The risk here is if that you and the co-borrower eventually go your separate ways. Say you open a joint loan with a girlfriend because she has a higher credit score than you. You borrow $20,000 total - $10,000 for her to launch a business out of your basement and $10,000 for you to pay off high-interest credit card debt. But a year later, and with nine years left to pay off the loan in full, you two break up. It may be challenging to collect your ex's share of the monthly payment due 12 times a year going forward.
Or say your co-borrower girlfriend stops making her share of the payments. You'll be responsible for paying the monthly loan bill on your own. That could sour your relationship.
Pitfalls of Co-Signed Personal Loans
With a co-signer, you don't have to worry about collecting money from a partner or ex-partner. That's because a co-signer on a personal loan won't be repaying your debt on the loan (unless you default, in which case the lender will pressure the co-signer to repay).
But there is tremendous risk on the part of the co-signer. Any late payments by you (more than 30 days) could show up on your co-signer's credit report and FICO score. And he or she is on the hook for full repayment if you stop paying altogether. Plus, at least for the first 12 months, co-signers can have trouble borrowing because your account shows up on their credit report. Until you make at least 12 payments on time, creditors often consider your account a "contingent liability" and count it in your co-signer's debts. So no one should co-sign if they plan to apply for a mortgage, auto loan or other major debt in the near term.
Be aware that any problems related to co-signing for you could seriously strain your relationship with this person. That's one of the risks of involving a co-signer.
Lastly, keep in mind that some lenders don't accept co-signers. So you may have to pursue a joint loan option.
How Do You Find a Co-Signer for a Personal Loan?
Finding the right person to co-sign or co-borrower on your personal loan may not be easy. You should probably ask someone close to you who you trust and vice versa. Just be aware that the closer your relationship, the more endangered that relationship could become if you don't fulfill your responsibilities.

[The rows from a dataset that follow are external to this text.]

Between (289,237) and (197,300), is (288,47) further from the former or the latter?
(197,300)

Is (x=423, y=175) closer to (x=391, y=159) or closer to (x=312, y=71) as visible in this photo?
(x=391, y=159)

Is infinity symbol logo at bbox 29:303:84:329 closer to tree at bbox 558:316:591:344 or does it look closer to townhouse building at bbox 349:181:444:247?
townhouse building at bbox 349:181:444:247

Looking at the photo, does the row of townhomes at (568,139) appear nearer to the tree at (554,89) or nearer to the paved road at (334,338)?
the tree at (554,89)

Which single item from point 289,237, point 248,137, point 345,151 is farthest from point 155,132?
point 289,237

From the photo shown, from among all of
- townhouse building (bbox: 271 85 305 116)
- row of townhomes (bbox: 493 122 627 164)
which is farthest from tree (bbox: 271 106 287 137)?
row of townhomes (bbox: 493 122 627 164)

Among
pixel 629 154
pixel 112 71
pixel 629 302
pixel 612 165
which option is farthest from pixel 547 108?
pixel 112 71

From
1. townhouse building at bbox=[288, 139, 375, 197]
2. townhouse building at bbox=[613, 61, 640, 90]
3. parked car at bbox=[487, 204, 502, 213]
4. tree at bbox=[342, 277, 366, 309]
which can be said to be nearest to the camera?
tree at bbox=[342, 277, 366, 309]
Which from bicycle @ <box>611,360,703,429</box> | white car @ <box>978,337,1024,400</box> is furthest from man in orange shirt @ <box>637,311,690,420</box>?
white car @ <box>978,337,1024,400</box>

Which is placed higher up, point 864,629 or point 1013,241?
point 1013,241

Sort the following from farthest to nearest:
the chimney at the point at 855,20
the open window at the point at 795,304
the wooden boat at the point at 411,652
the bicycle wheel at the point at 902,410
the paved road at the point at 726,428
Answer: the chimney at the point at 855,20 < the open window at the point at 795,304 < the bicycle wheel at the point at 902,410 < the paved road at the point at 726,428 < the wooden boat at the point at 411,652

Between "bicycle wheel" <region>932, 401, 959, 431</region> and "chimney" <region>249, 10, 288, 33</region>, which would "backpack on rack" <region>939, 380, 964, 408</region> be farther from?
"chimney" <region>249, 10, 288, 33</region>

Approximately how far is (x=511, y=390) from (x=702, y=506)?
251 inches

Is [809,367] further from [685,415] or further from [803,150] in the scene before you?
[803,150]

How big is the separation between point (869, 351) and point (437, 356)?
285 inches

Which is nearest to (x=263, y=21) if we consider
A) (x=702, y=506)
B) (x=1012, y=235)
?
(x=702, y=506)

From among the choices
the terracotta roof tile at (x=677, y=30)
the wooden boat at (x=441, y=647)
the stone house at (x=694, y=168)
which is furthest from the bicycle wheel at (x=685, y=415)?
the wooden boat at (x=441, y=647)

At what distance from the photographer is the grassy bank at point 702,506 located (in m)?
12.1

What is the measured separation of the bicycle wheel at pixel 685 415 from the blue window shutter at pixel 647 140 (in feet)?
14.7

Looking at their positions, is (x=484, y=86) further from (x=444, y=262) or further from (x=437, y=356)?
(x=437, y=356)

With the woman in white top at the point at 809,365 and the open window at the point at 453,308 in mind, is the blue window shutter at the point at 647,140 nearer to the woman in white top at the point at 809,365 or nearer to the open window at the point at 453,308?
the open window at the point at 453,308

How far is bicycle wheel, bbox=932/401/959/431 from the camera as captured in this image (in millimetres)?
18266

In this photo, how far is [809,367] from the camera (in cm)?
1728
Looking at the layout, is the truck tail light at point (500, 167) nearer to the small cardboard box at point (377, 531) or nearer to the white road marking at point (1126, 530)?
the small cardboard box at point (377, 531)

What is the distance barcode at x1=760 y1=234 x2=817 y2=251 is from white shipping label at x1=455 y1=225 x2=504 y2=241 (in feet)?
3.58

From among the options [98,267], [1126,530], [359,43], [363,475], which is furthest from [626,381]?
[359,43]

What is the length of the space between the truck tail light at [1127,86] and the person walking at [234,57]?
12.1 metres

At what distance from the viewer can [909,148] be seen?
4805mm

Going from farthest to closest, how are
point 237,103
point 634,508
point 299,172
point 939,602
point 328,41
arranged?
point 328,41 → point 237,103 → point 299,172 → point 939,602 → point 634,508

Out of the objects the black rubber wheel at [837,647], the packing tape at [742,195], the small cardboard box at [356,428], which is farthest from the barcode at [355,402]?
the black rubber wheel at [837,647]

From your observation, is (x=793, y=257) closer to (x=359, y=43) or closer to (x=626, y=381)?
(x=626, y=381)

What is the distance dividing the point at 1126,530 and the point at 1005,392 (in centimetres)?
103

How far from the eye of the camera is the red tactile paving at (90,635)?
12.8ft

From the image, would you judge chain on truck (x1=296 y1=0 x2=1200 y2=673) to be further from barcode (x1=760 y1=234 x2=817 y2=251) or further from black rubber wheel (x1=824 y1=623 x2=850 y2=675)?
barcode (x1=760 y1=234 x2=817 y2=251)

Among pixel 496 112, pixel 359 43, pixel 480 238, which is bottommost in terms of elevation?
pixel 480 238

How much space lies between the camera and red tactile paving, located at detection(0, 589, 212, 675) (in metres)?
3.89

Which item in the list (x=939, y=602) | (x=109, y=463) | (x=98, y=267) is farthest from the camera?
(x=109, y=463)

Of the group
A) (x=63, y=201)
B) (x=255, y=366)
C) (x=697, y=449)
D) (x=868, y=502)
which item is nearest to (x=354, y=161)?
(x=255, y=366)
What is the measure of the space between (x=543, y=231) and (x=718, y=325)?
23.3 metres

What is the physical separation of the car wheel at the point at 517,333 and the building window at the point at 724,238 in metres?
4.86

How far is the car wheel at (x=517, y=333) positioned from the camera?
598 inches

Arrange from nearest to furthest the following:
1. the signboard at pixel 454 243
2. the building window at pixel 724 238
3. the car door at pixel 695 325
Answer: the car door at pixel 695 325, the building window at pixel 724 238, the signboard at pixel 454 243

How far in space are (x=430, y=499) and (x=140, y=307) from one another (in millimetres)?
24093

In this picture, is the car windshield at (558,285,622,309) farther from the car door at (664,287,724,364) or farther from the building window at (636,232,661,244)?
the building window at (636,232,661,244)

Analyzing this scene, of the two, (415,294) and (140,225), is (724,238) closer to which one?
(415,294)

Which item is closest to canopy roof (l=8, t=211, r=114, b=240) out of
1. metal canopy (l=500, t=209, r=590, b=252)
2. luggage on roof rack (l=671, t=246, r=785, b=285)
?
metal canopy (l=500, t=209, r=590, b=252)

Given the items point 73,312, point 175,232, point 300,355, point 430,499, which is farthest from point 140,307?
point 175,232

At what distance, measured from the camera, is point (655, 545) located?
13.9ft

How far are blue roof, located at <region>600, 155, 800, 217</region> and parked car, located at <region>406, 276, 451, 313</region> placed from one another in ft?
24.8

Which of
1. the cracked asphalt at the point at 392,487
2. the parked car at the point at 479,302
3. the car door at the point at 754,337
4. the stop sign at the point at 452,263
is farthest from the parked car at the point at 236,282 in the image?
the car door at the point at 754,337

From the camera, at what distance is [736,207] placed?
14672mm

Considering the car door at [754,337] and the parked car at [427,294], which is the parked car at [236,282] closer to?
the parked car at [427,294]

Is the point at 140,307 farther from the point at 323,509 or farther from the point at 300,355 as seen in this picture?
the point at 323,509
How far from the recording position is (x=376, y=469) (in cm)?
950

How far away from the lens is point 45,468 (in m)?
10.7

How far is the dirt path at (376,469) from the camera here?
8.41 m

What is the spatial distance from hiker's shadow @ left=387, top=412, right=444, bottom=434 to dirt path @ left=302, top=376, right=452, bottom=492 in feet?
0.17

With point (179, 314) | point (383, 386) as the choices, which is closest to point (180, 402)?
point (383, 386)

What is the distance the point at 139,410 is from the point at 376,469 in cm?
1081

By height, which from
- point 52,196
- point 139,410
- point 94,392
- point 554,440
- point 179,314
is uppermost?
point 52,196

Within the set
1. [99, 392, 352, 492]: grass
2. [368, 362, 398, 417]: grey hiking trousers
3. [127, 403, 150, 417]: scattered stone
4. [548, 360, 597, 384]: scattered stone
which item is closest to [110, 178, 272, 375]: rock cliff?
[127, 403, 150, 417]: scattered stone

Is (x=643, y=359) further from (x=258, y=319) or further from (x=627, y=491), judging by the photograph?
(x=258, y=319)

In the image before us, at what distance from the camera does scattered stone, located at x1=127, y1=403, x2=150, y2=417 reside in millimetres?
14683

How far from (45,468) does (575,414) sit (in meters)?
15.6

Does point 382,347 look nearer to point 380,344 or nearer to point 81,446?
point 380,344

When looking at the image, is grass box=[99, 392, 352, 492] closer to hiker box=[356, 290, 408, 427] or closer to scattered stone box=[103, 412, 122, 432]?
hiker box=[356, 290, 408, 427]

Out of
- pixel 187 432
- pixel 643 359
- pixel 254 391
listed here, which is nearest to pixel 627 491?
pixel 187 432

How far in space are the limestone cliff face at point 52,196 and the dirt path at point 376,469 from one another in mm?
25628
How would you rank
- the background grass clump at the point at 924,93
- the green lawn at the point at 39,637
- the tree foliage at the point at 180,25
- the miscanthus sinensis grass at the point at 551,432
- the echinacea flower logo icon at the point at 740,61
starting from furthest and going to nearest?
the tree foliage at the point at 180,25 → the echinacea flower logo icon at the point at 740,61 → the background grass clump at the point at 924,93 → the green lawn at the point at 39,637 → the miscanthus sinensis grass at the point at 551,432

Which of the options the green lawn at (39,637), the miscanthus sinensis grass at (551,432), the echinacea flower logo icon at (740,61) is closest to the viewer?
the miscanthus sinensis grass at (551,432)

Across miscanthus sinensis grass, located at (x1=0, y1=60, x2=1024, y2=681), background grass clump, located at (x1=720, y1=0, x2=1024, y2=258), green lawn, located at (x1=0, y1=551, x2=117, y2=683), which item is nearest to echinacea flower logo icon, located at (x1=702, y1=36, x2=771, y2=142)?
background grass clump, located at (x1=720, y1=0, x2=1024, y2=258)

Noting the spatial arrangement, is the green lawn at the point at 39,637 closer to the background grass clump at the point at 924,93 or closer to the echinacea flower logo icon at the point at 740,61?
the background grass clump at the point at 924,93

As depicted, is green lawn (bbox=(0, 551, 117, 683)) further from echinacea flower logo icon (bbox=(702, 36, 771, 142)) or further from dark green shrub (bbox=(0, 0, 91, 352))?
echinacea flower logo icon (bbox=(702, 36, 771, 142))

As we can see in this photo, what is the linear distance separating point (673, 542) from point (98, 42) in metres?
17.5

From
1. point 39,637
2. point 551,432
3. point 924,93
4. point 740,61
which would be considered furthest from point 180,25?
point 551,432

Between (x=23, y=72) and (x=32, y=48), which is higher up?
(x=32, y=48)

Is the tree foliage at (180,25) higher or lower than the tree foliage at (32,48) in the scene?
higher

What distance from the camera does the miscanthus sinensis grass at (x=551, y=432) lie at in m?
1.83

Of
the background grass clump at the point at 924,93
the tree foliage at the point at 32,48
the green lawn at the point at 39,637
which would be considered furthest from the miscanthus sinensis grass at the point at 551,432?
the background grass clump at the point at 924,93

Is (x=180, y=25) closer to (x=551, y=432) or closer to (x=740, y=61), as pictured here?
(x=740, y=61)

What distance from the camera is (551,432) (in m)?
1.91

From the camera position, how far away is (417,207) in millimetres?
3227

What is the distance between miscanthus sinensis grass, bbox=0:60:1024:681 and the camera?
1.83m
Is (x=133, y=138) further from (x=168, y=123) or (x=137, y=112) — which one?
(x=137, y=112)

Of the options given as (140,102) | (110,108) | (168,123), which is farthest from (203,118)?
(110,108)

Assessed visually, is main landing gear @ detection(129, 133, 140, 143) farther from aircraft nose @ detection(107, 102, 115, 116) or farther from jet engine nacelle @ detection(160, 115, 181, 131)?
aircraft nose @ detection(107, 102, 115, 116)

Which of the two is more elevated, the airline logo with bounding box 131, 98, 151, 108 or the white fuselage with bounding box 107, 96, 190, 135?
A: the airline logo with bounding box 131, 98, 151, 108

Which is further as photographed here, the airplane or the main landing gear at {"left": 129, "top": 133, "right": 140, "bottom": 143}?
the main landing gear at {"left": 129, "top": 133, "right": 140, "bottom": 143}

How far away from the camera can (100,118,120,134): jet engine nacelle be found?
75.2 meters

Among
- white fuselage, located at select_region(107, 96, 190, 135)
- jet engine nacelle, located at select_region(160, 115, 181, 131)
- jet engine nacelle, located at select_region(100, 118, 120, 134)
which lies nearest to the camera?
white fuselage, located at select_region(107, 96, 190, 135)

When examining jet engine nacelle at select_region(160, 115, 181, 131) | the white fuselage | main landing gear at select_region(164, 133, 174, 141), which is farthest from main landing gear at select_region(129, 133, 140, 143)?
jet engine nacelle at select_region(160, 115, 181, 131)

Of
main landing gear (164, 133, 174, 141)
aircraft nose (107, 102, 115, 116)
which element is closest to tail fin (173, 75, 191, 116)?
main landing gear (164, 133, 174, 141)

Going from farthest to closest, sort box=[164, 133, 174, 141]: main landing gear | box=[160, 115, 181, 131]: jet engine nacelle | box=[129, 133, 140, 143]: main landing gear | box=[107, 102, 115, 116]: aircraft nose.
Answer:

The most important criterion in a co-signer or co-borrower candidate, besides willingness to help you, is credit rating. But if your chief weakness is income, you'll also want someone who has solid earnings and less debt than you. That's why it's best to ask a friend, relative, or significant other who you're confident is financially responsible. This person should have a solid track record of employment, a healthy income, and no known record of foreclosure, bankruptcy, or repossession of goods. That often means someone older than you who owns a home and has no student loan debt.